* EXERCISE REQUIREMENTS *
- 1) In the article on GPs and seven-day opening, what opening hours did Downing Street tell surgeries in England to adopt?
- 2) Copy the article on GPs and seven-day opening from "Dr Kailash Chand, a" to "from the service.".

== TEXT

Family doctors and medical leaders have rejected Theresa May’s demand to move to a seven-day week, with one prominent GP warning that it could lead to mass resignations.
Dr Kailash Chand, a former deputy chair of the British Medical Association, said GPs were so angry with government attempts to scapegoat them for the crisis in the NHS and chronic underfunding that they could disaffiliate from the service.
Downing Street has told surgeries in England that if they refused to move to 8am-8pm opening, seven days a week, they would lose funding unless they could prove there was no demand from patients.
Chand said: “I think making this particular statement at this minute is essentially scapegoating. (May) has got to find something, she can’t blame (health secretary) Jeremy Hunt for this, or her own government.
“She’s got to find a scapegoat and GPs are probably the easiest scapegoat in this way because your rival papers, like the Daily Mail, all the time are giving the public the view that GPs don’t work and GPs are working only nine-to-five, which is nonsense.”

====
== DATA PROVIDED

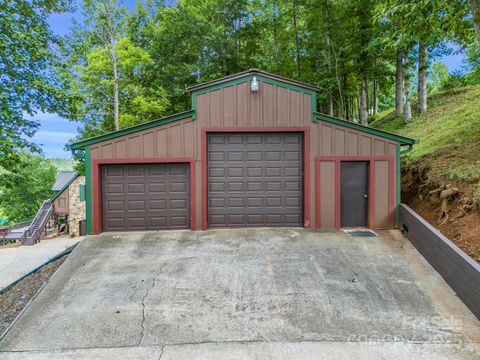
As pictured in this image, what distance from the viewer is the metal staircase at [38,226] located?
14391 millimetres

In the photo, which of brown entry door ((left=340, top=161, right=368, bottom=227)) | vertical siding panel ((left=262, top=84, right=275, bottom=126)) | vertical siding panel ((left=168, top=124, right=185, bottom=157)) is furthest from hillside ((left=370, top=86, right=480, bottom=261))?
vertical siding panel ((left=168, top=124, right=185, bottom=157))

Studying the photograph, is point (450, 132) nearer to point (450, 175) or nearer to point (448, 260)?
point (450, 175)

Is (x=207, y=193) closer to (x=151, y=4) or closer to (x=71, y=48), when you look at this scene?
(x=71, y=48)

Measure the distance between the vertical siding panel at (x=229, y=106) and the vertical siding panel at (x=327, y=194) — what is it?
8.05 ft

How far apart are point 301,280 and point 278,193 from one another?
287 centimetres

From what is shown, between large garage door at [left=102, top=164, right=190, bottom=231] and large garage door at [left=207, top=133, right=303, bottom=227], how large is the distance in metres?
0.75

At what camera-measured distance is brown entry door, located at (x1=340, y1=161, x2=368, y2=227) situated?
6770 mm

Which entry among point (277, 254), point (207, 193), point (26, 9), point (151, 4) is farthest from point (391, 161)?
point (151, 4)

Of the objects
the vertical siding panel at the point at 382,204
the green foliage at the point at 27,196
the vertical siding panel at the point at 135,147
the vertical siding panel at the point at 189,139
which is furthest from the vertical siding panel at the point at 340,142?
the green foliage at the point at 27,196

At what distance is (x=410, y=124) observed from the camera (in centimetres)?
1188

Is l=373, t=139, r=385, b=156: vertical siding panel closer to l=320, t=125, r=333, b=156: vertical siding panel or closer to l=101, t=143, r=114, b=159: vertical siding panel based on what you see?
l=320, t=125, r=333, b=156: vertical siding panel

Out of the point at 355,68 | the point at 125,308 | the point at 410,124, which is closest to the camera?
the point at 125,308

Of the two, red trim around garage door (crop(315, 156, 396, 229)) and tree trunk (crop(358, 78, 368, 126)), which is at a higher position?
tree trunk (crop(358, 78, 368, 126))

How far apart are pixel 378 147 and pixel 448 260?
3181 mm
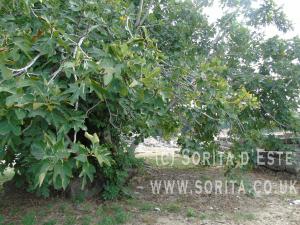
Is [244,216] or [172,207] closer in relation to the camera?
[244,216]

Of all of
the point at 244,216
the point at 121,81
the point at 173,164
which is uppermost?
the point at 121,81

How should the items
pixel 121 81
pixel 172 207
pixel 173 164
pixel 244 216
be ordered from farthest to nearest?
pixel 173 164 < pixel 172 207 < pixel 244 216 < pixel 121 81

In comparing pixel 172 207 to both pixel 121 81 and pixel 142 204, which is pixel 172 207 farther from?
pixel 121 81

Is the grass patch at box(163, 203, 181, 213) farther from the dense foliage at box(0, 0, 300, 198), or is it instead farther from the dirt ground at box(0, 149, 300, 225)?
the dense foliage at box(0, 0, 300, 198)

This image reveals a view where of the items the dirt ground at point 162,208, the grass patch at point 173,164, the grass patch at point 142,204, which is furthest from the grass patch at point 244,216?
the grass patch at point 173,164

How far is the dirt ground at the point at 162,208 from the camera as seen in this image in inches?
170

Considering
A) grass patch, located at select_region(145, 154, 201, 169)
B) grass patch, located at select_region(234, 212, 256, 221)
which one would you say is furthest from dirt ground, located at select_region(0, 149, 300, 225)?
grass patch, located at select_region(145, 154, 201, 169)

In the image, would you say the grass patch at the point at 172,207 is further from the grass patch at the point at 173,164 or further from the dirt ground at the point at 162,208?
the grass patch at the point at 173,164

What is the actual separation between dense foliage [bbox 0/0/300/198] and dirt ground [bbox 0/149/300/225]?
A: 0.38 meters

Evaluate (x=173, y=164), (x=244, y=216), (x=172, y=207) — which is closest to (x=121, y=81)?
(x=172, y=207)

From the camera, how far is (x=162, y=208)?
4.75 m

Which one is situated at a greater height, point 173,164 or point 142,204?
point 173,164

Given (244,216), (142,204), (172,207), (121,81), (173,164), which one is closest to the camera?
(121,81)

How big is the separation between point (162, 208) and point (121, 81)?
2922 millimetres
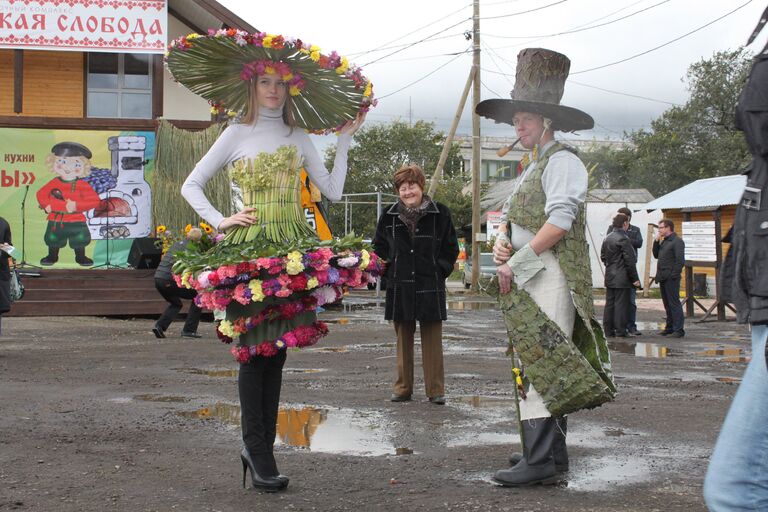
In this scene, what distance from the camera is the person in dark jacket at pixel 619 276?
1503 cm

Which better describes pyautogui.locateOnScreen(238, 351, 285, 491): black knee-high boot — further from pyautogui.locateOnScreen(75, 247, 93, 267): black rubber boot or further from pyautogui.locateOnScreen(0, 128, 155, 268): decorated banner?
pyautogui.locateOnScreen(75, 247, 93, 267): black rubber boot

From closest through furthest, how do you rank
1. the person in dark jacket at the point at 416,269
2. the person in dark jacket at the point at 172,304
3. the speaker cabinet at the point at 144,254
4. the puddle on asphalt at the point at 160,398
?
the puddle on asphalt at the point at 160,398
the person in dark jacket at the point at 416,269
the person in dark jacket at the point at 172,304
the speaker cabinet at the point at 144,254

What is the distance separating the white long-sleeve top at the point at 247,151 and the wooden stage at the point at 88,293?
13.7 meters

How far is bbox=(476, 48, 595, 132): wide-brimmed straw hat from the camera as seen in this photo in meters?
5.25

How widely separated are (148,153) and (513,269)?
1688 cm

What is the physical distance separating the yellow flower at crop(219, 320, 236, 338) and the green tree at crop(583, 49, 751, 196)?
3877 centimetres

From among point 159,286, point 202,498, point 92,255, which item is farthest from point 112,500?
point 92,255

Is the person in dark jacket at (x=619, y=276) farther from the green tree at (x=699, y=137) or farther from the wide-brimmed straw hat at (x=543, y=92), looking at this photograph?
the green tree at (x=699, y=137)

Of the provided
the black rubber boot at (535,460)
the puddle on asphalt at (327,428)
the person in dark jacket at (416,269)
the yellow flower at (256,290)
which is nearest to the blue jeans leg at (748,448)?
the black rubber boot at (535,460)

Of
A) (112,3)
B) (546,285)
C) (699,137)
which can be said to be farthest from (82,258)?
(699,137)

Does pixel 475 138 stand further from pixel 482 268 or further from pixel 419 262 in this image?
pixel 419 262

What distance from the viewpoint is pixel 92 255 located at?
20.6m

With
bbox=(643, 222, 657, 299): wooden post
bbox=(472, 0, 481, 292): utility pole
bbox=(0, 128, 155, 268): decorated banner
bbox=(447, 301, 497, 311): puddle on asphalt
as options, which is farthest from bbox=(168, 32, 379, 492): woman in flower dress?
bbox=(472, 0, 481, 292): utility pole

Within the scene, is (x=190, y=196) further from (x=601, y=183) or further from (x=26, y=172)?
(x=601, y=183)
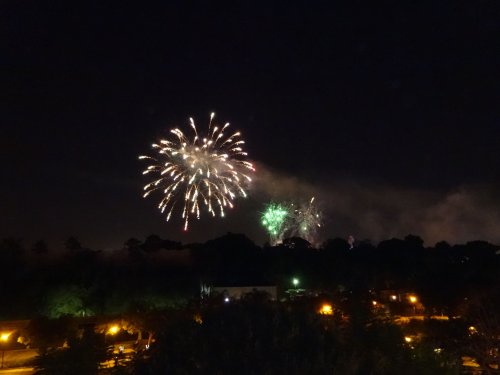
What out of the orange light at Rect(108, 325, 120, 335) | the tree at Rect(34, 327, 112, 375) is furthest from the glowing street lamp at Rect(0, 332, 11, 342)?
the tree at Rect(34, 327, 112, 375)

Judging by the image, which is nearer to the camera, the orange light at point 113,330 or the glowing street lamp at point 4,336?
the glowing street lamp at point 4,336

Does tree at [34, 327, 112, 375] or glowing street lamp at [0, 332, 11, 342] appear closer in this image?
tree at [34, 327, 112, 375]

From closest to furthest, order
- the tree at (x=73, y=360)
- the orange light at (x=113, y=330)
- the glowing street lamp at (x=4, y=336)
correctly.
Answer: the tree at (x=73, y=360) → the glowing street lamp at (x=4, y=336) → the orange light at (x=113, y=330)

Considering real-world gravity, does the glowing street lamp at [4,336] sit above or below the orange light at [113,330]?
below

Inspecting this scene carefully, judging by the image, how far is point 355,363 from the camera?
828 centimetres

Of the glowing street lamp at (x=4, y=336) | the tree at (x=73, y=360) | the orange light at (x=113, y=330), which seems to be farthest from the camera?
the orange light at (x=113, y=330)

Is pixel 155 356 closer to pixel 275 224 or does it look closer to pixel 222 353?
pixel 222 353

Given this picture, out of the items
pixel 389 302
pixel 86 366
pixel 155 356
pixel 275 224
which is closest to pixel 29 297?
pixel 275 224

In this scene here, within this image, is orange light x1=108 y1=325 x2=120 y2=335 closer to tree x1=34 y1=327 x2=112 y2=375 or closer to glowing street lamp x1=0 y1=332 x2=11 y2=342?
glowing street lamp x1=0 y1=332 x2=11 y2=342

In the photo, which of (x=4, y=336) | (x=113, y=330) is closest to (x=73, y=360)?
(x=4, y=336)

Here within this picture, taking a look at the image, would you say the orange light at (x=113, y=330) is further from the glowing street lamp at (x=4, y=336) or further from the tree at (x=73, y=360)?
the tree at (x=73, y=360)

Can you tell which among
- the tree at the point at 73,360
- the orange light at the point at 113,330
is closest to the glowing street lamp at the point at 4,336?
the orange light at the point at 113,330

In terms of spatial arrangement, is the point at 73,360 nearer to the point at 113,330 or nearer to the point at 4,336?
the point at 4,336

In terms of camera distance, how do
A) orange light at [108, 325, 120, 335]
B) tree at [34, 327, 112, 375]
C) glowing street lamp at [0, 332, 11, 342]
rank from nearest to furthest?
tree at [34, 327, 112, 375]
glowing street lamp at [0, 332, 11, 342]
orange light at [108, 325, 120, 335]
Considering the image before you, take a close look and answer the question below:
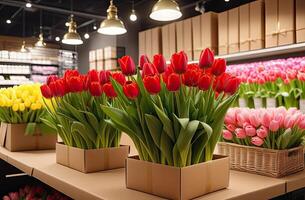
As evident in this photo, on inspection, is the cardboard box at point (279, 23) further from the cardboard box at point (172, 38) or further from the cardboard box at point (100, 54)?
the cardboard box at point (100, 54)

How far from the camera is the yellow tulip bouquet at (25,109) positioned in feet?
5.20

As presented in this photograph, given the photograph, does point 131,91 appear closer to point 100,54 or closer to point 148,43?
point 148,43

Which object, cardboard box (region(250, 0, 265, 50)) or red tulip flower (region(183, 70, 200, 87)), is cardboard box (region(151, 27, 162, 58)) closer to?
cardboard box (region(250, 0, 265, 50))

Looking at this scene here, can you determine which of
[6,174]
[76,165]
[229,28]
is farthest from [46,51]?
[76,165]

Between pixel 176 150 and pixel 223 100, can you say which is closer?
pixel 176 150

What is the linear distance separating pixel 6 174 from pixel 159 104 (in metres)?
1.33

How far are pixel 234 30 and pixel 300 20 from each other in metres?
0.85

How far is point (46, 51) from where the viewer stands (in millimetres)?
8664

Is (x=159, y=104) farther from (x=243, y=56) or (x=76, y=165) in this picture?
(x=243, y=56)

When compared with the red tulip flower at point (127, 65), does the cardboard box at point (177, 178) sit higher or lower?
lower

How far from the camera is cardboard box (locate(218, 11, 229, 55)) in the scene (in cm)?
433

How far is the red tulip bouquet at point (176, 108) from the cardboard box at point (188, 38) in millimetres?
3973

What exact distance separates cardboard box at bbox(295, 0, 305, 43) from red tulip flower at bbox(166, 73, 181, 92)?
3188mm

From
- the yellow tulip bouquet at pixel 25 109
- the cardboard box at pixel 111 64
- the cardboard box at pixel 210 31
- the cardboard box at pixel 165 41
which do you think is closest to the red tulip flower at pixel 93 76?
the yellow tulip bouquet at pixel 25 109
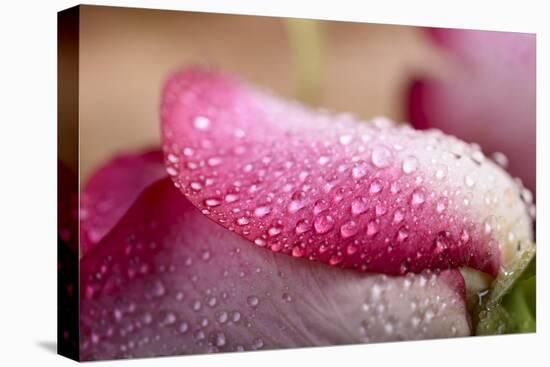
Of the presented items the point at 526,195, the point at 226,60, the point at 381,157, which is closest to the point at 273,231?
the point at 381,157

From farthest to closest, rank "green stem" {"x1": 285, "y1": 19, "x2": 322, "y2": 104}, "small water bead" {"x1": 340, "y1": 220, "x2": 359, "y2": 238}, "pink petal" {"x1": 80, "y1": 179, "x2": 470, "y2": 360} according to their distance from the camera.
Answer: "green stem" {"x1": 285, "y1": 19, "x2": 322, "y2": 104}, "small water bead" {"x1": 340, "y1": 220, "x2": 359, "y2": 238}, "pink petal" {"x1": 80, "y1": 179, "x2": 470, "y2": 360}

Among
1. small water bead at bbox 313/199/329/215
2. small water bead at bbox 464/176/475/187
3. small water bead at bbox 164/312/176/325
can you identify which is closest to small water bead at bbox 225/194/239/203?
small water bead at bbox 313/199/329/215

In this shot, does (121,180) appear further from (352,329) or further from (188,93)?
(352,329)

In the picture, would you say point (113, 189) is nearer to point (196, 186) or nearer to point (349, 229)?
point (196, 186)

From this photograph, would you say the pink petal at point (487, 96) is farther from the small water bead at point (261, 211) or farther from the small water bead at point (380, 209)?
the small water bead at point (261, 211)

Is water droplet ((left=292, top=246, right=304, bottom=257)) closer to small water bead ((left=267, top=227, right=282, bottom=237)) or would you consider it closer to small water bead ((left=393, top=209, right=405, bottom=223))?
small water bead ((left=267, top=227, right=282, bottom=237))

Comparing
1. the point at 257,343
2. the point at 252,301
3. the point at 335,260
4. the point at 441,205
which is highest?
the point at 441,205

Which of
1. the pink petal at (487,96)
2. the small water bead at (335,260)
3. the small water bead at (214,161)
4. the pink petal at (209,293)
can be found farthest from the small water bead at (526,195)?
the small water bead at (214,161)
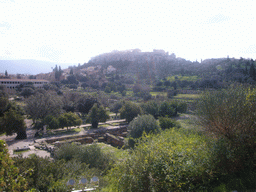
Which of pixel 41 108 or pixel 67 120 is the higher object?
pixel 41 108

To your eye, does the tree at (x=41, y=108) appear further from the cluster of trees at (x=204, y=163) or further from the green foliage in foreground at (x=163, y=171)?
the green foliage in foreground at (x=163, y=171)

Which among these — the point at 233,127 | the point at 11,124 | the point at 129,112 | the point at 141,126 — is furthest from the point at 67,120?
the point at 233,127

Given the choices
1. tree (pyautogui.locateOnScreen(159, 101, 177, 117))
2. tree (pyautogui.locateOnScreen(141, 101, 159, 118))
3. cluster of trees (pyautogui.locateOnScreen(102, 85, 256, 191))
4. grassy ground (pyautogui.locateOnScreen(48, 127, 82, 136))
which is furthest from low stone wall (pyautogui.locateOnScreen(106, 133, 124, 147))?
tree (pyautogui.locateOnScreen(159, 101, 177, 117))

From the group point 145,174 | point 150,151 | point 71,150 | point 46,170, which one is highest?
point 150,151

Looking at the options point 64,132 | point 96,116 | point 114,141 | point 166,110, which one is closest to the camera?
point 114,141

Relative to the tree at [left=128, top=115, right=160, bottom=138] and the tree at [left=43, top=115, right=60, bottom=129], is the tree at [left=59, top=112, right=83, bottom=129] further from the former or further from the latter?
the tree at [left=128, top=115, right=160, bottom=138]

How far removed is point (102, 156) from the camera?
34.4ft

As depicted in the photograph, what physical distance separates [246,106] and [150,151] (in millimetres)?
4739

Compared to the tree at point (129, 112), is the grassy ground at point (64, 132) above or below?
below

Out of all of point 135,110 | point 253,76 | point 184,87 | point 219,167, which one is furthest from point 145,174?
point 184,87

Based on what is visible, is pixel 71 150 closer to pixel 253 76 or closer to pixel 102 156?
pixel 102 156

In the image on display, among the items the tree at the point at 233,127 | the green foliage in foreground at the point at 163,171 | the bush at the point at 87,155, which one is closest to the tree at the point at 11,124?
the bush at the point at 87,155

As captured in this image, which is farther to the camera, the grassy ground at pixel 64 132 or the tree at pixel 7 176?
the grassy ground at pixel 64 132

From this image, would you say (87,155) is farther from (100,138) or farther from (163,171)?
(100,138)
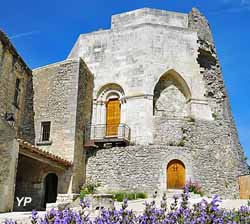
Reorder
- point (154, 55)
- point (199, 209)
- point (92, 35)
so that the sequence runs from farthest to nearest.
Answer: point (92, 35) → point (154, 55) → point (199, 209)

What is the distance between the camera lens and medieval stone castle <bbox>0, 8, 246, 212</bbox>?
53.2 ft

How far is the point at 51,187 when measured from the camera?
669 inches

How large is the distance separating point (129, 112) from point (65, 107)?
10.9ft

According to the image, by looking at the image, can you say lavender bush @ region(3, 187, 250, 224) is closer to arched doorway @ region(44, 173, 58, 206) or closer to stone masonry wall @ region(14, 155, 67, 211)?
stone masonry wall @ region(14, 155, 67, 211)

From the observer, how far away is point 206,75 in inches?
773

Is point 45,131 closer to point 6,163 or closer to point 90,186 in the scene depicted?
point 90,186

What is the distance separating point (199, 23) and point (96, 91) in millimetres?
7166

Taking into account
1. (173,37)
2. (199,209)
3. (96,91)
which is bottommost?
(199,209)

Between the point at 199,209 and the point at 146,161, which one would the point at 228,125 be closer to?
the point at 146,161

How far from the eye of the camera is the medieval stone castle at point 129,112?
1622cm

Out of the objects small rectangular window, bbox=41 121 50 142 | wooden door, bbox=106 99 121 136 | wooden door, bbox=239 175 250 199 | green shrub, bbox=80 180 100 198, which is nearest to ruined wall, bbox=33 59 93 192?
small rectangular window, bbox=41 121 50 142

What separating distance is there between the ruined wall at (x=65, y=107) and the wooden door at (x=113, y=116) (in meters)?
1.14

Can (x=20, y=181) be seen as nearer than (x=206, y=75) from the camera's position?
Yes

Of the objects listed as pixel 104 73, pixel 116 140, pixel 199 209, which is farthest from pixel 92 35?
pixel 199 209
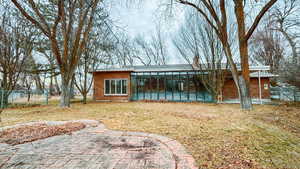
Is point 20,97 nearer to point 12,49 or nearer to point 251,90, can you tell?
point 12,49

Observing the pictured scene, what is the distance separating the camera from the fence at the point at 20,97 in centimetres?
907

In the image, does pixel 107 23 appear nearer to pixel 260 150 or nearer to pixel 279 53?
pixel 260 150

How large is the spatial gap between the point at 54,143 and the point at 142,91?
1059cm

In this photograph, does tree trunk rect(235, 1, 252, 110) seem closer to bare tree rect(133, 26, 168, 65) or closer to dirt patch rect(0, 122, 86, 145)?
dirt patch rect(0, 122, 86, 145)

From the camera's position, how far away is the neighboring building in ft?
40.4

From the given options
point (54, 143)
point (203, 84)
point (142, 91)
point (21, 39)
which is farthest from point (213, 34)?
point (21, 39)

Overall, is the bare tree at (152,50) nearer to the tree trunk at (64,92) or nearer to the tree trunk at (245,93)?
the tree trunk at (64,92)

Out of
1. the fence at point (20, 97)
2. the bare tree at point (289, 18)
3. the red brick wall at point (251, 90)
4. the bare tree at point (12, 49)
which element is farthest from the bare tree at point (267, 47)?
the fence at point (20, 97)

====

* TASK-BY-TASK ANSWERS *
- 1) 8am-8pm, seven days a week.

- 2)
Dr Kailash Chand, a former deputy chair of the British Medical Association, said GPs were so angry with government attempts to scapegoat them for the crisis in the NHS and chronic underfunding that they could disaffiliate from the service.